Алёшка сказал, что он, Витька, не зная человека, оскорбляет его. Но ведь Алёшка сказал правду, сейчас сам Витька понял это. Тогда там, на пляже, он обидел Арташеса Геворковича, назвал его обезьяной. А ведь Арташес Геворкович — замечательный человек, и сейчас бы Витька, не задумываясь, набил бы физиономию тому, кто назвал бы физрука обезьяной… И старика, конечно, он обозвал мухомором зря. И Алёшку обидел тоже напрасно… Конечно, лучше всего было бы сейчас пойти к Алёшке, тряхнуть его за плечи и прямо, откровенно сказать: «Прости меня, друг! Я был неправ!»
Но почему это всегда так трудно признавать свои собственные ошибки и хочется убедиться в том, что виноват кто-то другой?
Витька вздохнул и поплёлся к лагерю…
Косматые ночные тени выползали из леса на полянку, когда возле лагеря загрохотали колёса. И сейчас же горнист подал сигнал сбора. Ребята быстро построились в чёткую шеренгу. Из леса рысцой выбежали кони, запряжённые в линейку. Приехавших встретил пионерский строй.

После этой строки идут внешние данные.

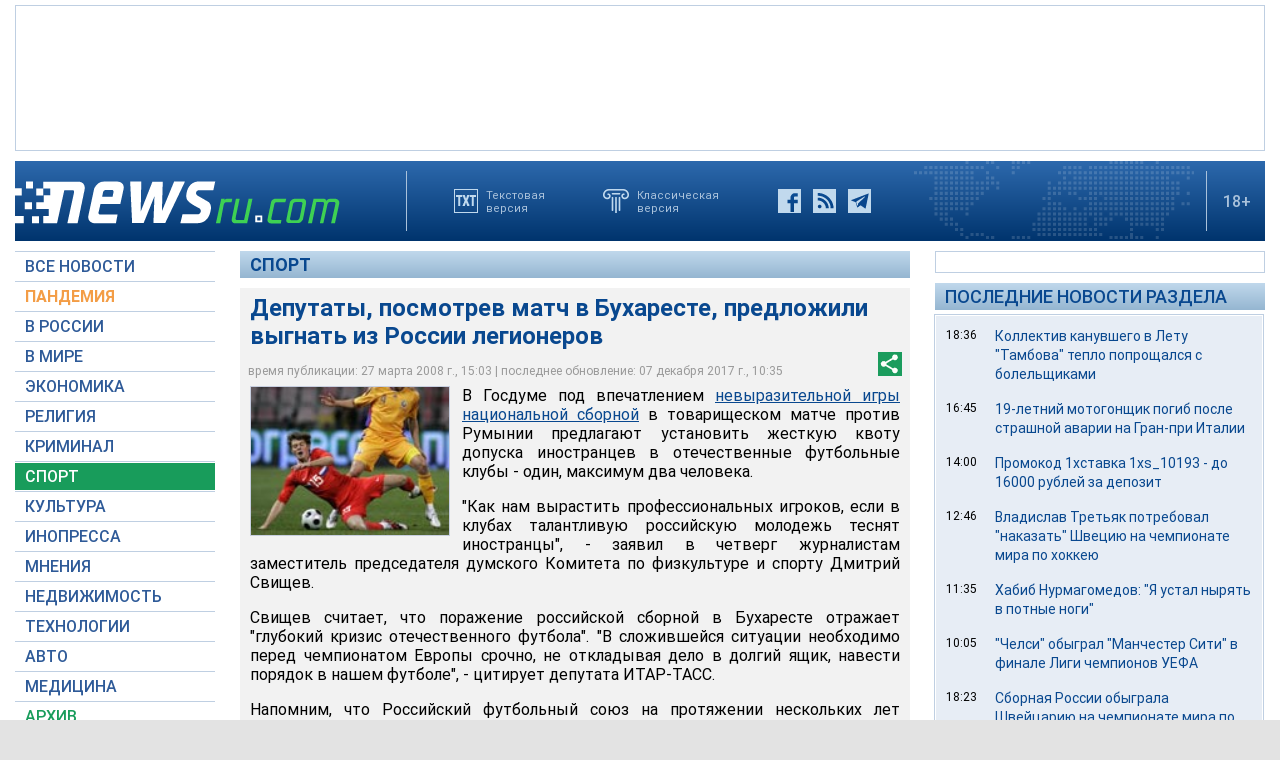

--- FILE ---
content_type: text/html; charset=utf-8
request_url: https://www.google.com/recaptcha/api2/aframe
body_size: 268
content:
<!DOCTYPE HTML><html><head><meta http-equiv="content-type" content="text/html; charset=UTF-8"></head><body><script nonce="0BzAMoclLXQ0bUCu4hxWEQ">/** Anti-fraud and anti-abuse applications only. See google.com/recaptcha */ try{var clients={'sodar':'https://pagead2.googlesyndication.com/pagead/sodar?'};window.addEventListener("message",function(a){try{if(a.source===window.parent){var b=JSON.parse(a.data);var c=clients[b['id']];if(c){var d=document.createElement('img');d.src=c+b['params']+'&rc='+(localStorage.getItem("rc::a")?sessionStorage.getItem("rc::b"):"");window.document.body.appendChild(d);sessionStorage.setItem("rc::e",parseInt(sessionStorage.getItem("rc::e")||0)+1);localStorage.setItem("rc::h",'1769860962579');}}}catch(b){}});window.parent.postMessage("_grecaptcha_ready", "*");}catch(b){}</script></body></html>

С линейки сошло двое — широкоплечий, уже немолодой человек в парусиновом костюме и белобородый по-юношески стройный старик. Старик был одет в полувоенный костюм из зеленоватой материи. Длинную рубашку с высоким наглухо застёгнутым воротом туго стягивал тонкий ремённый поясок с серебряными украшениями-подвесками. На левой стороне груди приехавшего пламенел орден боевого Красного Знамени. Но особенно поразило ребят лицо старика — желтоватое, словно восковое, с маленькой седой бородкой клинышком и огромными карими глазами, внимательными и зоркими. Из-под золотистой барашковой шапки-кубанки выбивались пряди серебряных волос.
Человек в парусиновом костюме остановил коней на краю полянки и стал привязывать их к низкорослому, согнутому ветрами клёну. А старик лёгким и быстрым движением соскочил с линейки. Каждое движение его было быстрым и молодым, он держался по-спортивному прямо, и никто не поверил бы, что ему много лет.